Consider code c.c
void f(unsigned char *a, long long *b)
{
*b = (long long)*a;
}
Compile it with
$ gcc -Og -S c.c
where
$ gcc --version
gcc (MinGW-W64 x86_64-posix-seh, built by Brecht Sanders) 10.2.0
and my machine is a 64-bit Windows 10.
Among other lines, I get the assembly code as follows
01 movzbl (%rcx), %eax
02 movq %rax, (%rdx)
My question is: Why isn't the first line written in this way
01 movzbq (%rcx), %rax
What if the higher 32 bits of %rax originally had some non-zero bits, and were not set to zero after movzbl (%rcx), %eax? Won't these non-zero bits (if any) get copied to (%rdx) by movq %rax, (%rdx)?

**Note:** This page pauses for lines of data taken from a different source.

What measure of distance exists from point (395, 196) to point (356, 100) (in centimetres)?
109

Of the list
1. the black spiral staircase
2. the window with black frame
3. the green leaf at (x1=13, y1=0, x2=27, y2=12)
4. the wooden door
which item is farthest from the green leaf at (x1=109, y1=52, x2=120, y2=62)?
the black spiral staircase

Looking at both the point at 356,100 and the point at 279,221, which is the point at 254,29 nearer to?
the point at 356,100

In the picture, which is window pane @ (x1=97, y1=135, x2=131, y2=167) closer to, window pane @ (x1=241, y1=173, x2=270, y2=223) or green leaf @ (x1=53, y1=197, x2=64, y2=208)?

A follow-up question is: Even the above concern is unneeded, still, why isn't the first line written in this way
01 movzbq (%rcx), %rax
i.e. governed by which rule the translation from C to assembly code is done in the given way?
(I have some knowledge with C but am new to assembly code.)
Update: Would like to make some clarification after I read the comments (appreciate all of them). A comment says the function is unnecessary, and I may just do that assignment. That is right. As another comment rightly puts, this is a pared-down example. What I want to understand is simply why the C-to-assembly translation happens this way when casting a unsigned char to long long.